ASAv 9.7 Vlans

Paul Grates · ‎02-23-2018

Hi,

I'm trying to setup my lab ASAv (Cisco Adaptive Security Appliance Software Version 9.7(1)8) but I got stuck. When I try to create a VLAN I get this:

firewall# conf t

firewall(config)# interface vlan 100

^

ERROR: % Invalid input detected at '^' marker.

firewall(config)# interface ?

configure mode commands/options:

BVI Bridge-Group Virtual Interface

GigabitEthernet GigabitEthernet IEEE 802.3z

Management Management interface

Redundant Redundant Interface

Tunnel Tunnel interface

vni VNI Interface

<cr>

However on my old ASA 5505 (Cisco Adaptive Security Appliance Software Version 9.2(4)27)

firewall# conf t

firewall(config)# interface ?

configure mode commands/options:

Ethernet IEEE 802.3

Vlan Catalyst Vlans

<cr>

My question is - how do you create vlans on ASAv 9.7 ?

Thanks

Mark DeLong · ‎02-23-2018

The ASA 5505 was the only ASA model that supported VLAN interfaces. This is because it was the only ASA model that used a 8 port switch fabric for port connectivity. All other ASA physical models had routed ports (like a Cisco router) and the ASAv uses the same methodology even though it is virtual.

So, like a router, you create sub-interfaces to terminate multiple VLANs on a physical port:

interface G0/0

no shut

interface G0/0.100

vlan 100

nameif inside

ip address 10.10.10.1 255.255.255.0

interface G0/0.200

vlan 200

nameif outside

ip address 10.20.20.1 255.255.255.0

Note: A Cisco router uses a different command to assign the VLAN to a sub-interface. ASA just uses "vlan X". Simpler I think.

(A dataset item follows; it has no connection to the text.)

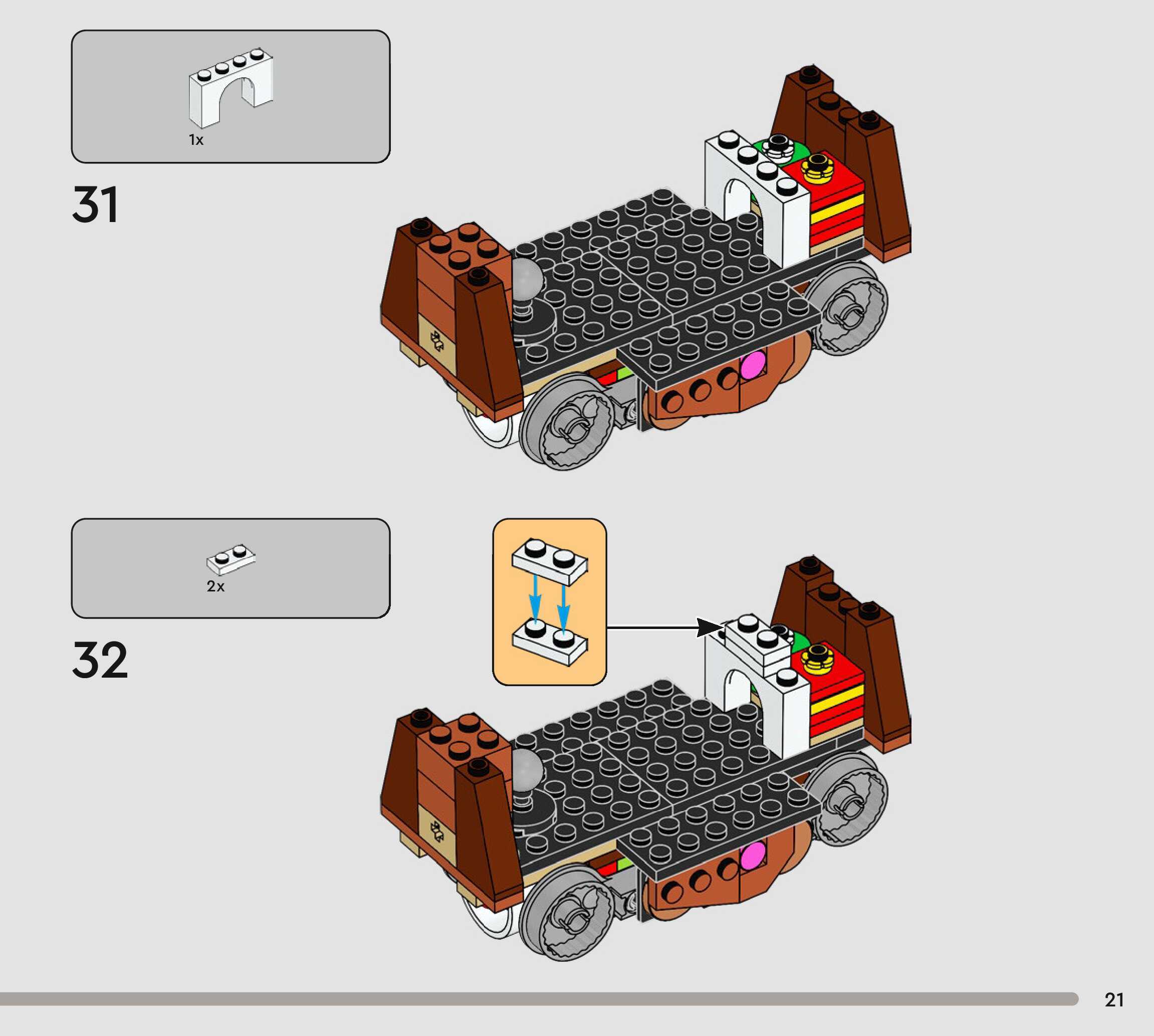 1x

31

2x

32

21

You can see documentation for ASAv interfaceing here: CLI Book 1: Cisco ASA Series General Operations CLI Configuration Guide, 9.2 - Basic Interface Configuration (ASAv) [Cis…

That all said, most people don't use sub-interfaces on the ASAv. Usually you would just create a VmWare port group assigned to a different VLAN for each interface you want to make on the ASA. Assign a VLAN to that port group and then assign that port group to your ASAv interfaces under the "edit settings" section of the VM in your VMWare inventory. There's an example of my ASAv's VmWare settings attached. Its important to note that the "Network Adapter 1" in VmWare is the Management interface on the ASAv. The rest of the interfaces go in order of "Network Adapter 2" = "G0/0 and so on. The document above shows this mapping too for your reference. So my first interface (network adapter 1) is setup on a port group VLAN 200 (which is assigned to VLAN 200 in my vSwitch) as that is my management VLAN. The next two our my inside and outside VLANs for this ASAv. The last two our assigned to some unused VLAN cuz I'm not using those interfaces in this ASAv. Also, in ASAv you can add up to like 8 interfaces total I think. So you can add more adapters if you need them. Hence why most people probably don't use sub-interfaces...that and ASAv's tend to not need as many interfaces as some other firewalls do.

One last note: If you want to create sub-interfaces on the ASAv still then when you create your port group instead of assigning it a VLAN tag you will need to say "All (4095)" under the VLAN so the port-group can handle more than one VLAN. Also, if you want these VLANs to access a physical network outside of VmWare then the physical port going into this vSwitch will need to be a trunk to a switch of course.

Hope that helps!

Thanks!

Mark

BERNHARD FABRICIUS · ‎03-20-2020

You most certainly want to create sub-interfaces on your ASAv if you are doing VPN and wants to use VLAN-allow policies.